Task requirements → Lay out as a Markdown table the lines from the one containing "In the context" through the one containing "Answer: the tree", with a Row column giving a running number and a Line column holding each line. Leave out blank lines.

Dataset →

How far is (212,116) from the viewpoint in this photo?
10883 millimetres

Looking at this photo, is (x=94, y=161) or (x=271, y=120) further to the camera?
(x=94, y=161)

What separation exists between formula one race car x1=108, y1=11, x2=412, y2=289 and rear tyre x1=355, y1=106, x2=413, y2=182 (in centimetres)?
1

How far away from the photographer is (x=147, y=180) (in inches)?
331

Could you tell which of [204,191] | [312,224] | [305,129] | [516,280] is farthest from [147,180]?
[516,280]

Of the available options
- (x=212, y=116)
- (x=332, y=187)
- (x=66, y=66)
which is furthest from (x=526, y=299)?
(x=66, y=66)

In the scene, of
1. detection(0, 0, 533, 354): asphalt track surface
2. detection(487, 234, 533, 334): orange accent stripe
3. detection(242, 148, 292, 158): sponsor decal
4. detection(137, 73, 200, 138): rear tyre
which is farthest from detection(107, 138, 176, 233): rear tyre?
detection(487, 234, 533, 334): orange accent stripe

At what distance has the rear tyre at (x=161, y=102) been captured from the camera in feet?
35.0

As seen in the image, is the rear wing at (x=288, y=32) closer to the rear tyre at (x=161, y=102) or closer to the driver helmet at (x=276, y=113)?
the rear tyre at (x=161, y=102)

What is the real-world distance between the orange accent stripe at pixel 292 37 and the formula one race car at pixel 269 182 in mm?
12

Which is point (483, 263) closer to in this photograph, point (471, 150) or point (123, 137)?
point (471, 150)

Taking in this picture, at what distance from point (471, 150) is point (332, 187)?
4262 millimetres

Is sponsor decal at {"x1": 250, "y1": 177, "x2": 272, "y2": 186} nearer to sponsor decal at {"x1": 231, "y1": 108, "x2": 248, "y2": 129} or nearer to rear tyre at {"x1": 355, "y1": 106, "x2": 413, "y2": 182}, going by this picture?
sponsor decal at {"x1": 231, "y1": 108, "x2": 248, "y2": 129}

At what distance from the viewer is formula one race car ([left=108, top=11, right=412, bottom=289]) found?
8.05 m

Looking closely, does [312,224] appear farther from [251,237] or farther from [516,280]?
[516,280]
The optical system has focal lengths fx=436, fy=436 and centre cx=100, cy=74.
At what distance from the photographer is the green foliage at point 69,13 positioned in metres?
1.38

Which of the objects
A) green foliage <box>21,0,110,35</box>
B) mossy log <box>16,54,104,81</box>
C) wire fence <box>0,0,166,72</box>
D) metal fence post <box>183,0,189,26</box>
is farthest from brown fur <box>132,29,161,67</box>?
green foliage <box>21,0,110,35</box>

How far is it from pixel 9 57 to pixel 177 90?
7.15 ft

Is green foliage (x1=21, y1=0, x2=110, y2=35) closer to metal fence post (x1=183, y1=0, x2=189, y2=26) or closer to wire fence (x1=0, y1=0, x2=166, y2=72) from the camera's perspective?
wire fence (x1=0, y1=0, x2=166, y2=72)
---
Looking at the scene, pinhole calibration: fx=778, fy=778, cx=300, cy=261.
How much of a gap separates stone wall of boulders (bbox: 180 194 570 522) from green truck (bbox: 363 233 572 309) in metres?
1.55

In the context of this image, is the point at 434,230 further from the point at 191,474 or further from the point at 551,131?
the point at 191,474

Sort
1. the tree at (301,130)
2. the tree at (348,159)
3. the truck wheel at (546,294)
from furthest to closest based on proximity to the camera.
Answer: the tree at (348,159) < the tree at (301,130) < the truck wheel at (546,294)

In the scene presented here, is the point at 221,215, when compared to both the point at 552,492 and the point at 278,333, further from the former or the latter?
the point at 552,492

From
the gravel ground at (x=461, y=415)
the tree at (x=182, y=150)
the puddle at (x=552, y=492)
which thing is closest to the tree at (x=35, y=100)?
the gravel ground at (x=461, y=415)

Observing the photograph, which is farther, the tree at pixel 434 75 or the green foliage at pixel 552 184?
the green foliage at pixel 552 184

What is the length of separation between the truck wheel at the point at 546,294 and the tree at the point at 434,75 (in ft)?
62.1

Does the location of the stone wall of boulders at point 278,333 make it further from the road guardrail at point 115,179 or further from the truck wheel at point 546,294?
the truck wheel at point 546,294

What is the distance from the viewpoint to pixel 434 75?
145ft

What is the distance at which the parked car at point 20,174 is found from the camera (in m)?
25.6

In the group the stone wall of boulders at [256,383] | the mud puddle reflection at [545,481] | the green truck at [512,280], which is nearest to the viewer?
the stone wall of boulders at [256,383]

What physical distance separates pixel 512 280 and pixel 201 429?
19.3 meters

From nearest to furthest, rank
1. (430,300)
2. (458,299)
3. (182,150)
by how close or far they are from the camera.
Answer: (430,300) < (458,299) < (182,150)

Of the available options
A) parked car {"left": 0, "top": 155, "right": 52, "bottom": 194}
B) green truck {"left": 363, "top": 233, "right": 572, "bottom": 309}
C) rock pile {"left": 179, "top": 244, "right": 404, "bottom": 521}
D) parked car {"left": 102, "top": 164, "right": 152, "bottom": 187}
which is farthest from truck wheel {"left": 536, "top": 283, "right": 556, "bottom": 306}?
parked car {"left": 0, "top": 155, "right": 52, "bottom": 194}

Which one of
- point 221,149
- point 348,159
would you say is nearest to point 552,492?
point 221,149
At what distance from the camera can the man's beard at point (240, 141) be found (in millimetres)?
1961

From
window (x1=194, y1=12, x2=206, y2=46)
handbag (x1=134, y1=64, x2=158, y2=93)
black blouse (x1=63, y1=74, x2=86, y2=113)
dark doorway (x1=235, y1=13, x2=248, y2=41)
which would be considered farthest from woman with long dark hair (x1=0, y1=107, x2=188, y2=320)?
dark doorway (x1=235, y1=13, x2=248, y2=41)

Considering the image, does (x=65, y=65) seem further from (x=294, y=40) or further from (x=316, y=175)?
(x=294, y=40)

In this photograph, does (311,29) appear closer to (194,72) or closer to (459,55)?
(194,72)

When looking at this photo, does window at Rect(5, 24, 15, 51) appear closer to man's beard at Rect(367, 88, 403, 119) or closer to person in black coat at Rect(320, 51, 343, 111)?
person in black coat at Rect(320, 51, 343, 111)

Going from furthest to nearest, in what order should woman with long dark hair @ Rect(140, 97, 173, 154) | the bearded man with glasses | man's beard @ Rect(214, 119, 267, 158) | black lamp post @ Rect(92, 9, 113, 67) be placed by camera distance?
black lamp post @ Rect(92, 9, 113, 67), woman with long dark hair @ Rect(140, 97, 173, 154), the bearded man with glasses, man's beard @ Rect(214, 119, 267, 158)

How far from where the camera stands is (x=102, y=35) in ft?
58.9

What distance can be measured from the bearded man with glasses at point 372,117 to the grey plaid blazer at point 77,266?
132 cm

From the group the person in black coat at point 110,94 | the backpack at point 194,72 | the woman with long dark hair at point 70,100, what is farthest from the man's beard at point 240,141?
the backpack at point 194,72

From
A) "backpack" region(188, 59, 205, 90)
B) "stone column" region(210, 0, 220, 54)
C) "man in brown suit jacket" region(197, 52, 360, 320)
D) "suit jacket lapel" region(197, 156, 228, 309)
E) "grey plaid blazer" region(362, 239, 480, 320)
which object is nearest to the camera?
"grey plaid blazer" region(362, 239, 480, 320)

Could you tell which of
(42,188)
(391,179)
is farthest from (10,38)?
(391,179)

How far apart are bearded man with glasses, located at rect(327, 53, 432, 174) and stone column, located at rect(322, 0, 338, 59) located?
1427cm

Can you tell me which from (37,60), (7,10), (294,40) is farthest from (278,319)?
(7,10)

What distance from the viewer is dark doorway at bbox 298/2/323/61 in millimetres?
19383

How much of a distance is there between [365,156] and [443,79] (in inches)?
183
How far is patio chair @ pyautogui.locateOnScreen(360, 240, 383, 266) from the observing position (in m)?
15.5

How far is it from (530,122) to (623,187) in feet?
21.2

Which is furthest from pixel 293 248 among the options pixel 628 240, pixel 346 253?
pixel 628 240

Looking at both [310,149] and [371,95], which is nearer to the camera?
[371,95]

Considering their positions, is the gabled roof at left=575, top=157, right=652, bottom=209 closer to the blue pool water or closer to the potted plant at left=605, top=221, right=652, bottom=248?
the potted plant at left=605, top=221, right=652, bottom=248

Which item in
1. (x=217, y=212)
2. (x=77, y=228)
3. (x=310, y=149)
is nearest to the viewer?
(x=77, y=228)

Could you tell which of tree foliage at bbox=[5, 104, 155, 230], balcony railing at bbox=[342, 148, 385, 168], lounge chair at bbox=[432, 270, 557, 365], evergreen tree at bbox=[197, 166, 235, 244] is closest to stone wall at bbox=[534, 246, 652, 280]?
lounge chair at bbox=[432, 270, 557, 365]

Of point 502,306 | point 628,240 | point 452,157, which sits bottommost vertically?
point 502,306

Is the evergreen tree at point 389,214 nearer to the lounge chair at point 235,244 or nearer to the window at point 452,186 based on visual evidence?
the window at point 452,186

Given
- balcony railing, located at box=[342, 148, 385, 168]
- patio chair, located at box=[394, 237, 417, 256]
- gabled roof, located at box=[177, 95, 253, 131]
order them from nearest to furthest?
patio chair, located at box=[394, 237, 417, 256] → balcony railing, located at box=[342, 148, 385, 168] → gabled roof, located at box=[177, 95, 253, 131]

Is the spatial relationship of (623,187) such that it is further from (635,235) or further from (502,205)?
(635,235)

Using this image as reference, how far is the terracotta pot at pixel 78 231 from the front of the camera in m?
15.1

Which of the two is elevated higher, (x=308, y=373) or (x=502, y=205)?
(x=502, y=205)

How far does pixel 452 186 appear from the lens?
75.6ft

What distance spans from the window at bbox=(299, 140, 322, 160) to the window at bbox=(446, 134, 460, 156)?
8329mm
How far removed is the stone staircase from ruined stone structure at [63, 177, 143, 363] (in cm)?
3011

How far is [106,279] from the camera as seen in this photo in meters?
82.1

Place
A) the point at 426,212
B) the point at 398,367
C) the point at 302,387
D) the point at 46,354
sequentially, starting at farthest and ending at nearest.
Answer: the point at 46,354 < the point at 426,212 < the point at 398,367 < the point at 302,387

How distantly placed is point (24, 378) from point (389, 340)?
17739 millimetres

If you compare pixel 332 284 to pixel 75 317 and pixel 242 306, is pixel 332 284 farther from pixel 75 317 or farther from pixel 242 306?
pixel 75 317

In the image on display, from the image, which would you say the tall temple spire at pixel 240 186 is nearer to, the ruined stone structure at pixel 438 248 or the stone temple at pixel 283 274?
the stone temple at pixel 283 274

The output →
| Row | Line |
|---|---|
| 1 | In the context of this image, is the point at 434,230 further from the point at 191,474 or further from the point at 551,131? |
| 2 | the point at 191,474 |
| 3 | Sort |
| 4 | 1. the tree at (301,130) |
| 5 | 2. the tree at (348,159) |
| 6 | 3. the truck wheel at (546,294) |
| 7 | from furthest to closest based on proximity to the camera. |
| 8 | Answer: the tree at (348,159) < the tree at (301,130) < the truck wheel at (546,294) |